Several years ago I went to Chicago to meet the founder of a newly formed education nonprofit that was still housed in a nondescript, temporary location. Our meeting was supposed to be about my blogging and how I might write for their new media platform. By the time I left, I had joined their team.
That was me, meeting Peter Cunningham for the first time, a guy who would become one of my biggest champions after hiring me to be Education Post’s director of external affairs.
Today, Peter is announcing he is stepping down as Education Post’s leader, and I am humbled and thrilled to be chosen as the organization’s new CEO. This happens at a moment when Peter’s vision of a “better conversation” about public education couldn’t be more necessary. Rife with tribalism and facing pushback on policies, the movement for better schools is unraveling, and as a result, losing ground.
Two years ago I left Education Post to build a community foundation that provides grants and technical assistance to women who want to challenge the systems that serve their families. The Wayfinder Foundation launched in 2017 and it has been my dream to watch it put resources into grassroots activism in marginalized communities. But, honestly, I have been uneasy doing that work while watching from the sidelines as opponents of education reform scored one too many wins.
I’ve watched with deep disappointment as the center of gravity shifted for a movement that was once resolute in its focus on accountability, choice and student achievement. Now we’ve lost our way and drifted afield with too many people talking at cross purposes, splitting hairs on trivial matters and failing to see how we are being cornered by our opposition.
While we are busy impressing ourselves with intramural infighting, the old education establishment is mobilizing infrastructure and strategies to lower public esteem for our cause. We are on our heels, and not in a fighting stance.
Once seen as the fight to create new opportunities for millions of families desperate for alternatives to subpar local schools, reform is increasingly seen by many in the public as a threat to the educators and schools deeply rooted in their communities.
That’s a problem.
The original drivers of school reform haven’t changed. Too many American children are not in schools that lift them to their highest potential. Too many sit on waiting lists or in lotteries hoping to “win” a seat in schools that work. Too few students graduate high school capable of earning a spot in the American economic mainstream. Two-thirds of schoolchildren aren’t reading proficiently, and not because they’re incapable but because the practice of reading instruction hasn’t caught up with the research of reading instruction. In most American states there are double-digit gaps between the shares of Black and White students earning bachelor’s degrees.

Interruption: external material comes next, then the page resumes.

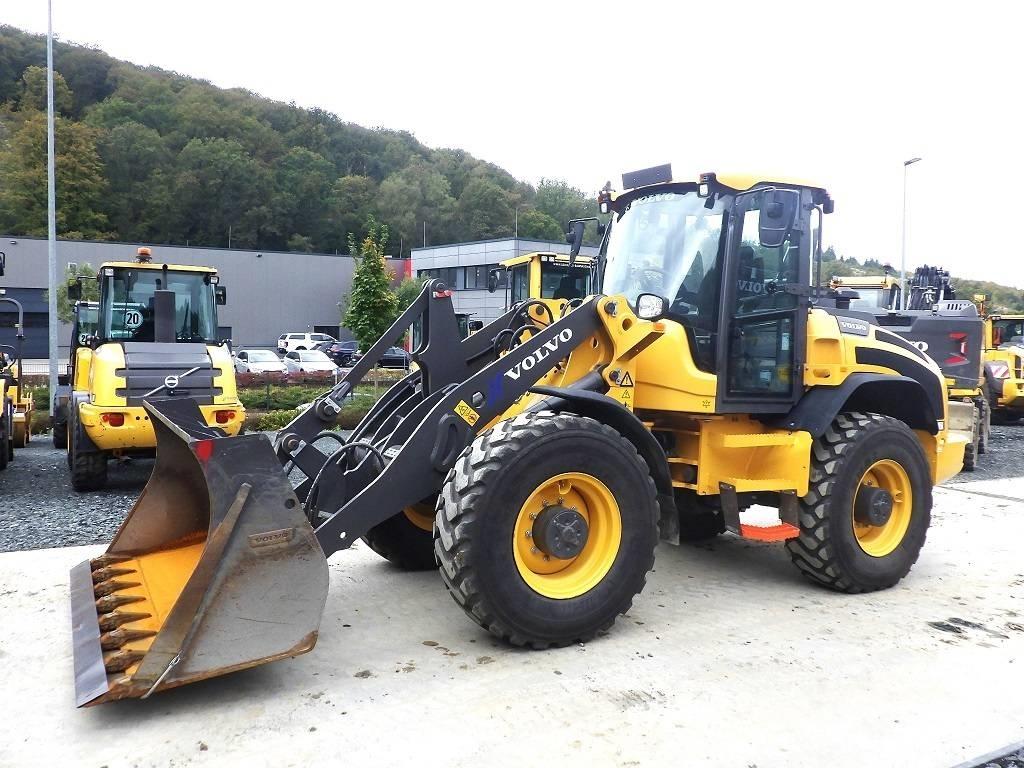 Volvo L 45 H Wielladers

The system is rigged and we know it. God help us if we can’t straighten our backs, clear our heads and focus on the signal—student achievement—through the noise of the intentionally divisive and overheated rhetoric that has become the norm.
Although we’ve faced significant challenges, we can count more victories than defeat. Over the past 25 years, education reform has produced new schools, better tools for understanding how students are doing and new ways of preparing talented teachers. More than anything, this movement has brought attention to the unequal results for children living at the margins of society. Let’s not forget our progress. Let’s fight for more of it.

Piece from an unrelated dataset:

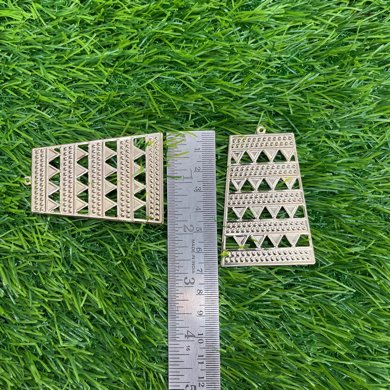7cm Patra ghanti type flat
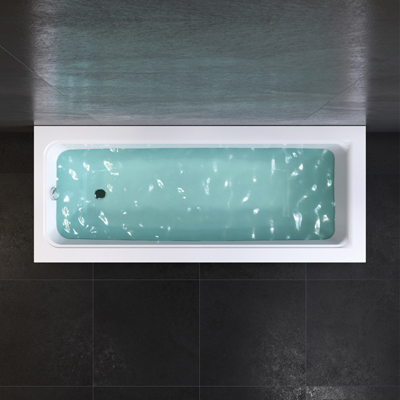 Ванна акриловая 170x70 AM.PM Gem W90A-170-070W-A1 белая глянцевая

This isn’t a moment to give up, to cut and run, or wade in a sea of self-doubt. As some of our people retreat or surrender, I see the need for others to charge the hill, plant the flag and stand up for children as only moral people can do.
I want to bring to Education Post a results-focused plan to build a truly nonpartisan and ideologically diverse forum where parents, teachers and activists—across lines of class, race and geography—feel heard and valued, and can collectively demand the best possible educational options appropriate for their families. I firmly believe the only way to win the battle for hearts and minds is to respect the differing needs of parents and allies who may disagree with some of our politics, but agree every child deserves the opportunity to learn and achieve.
Together we can—and must—recharge our troops, change the public mind, and grow support for commonsense policies that produce safe, orderly and rigorous learning opportunities for every child in our country.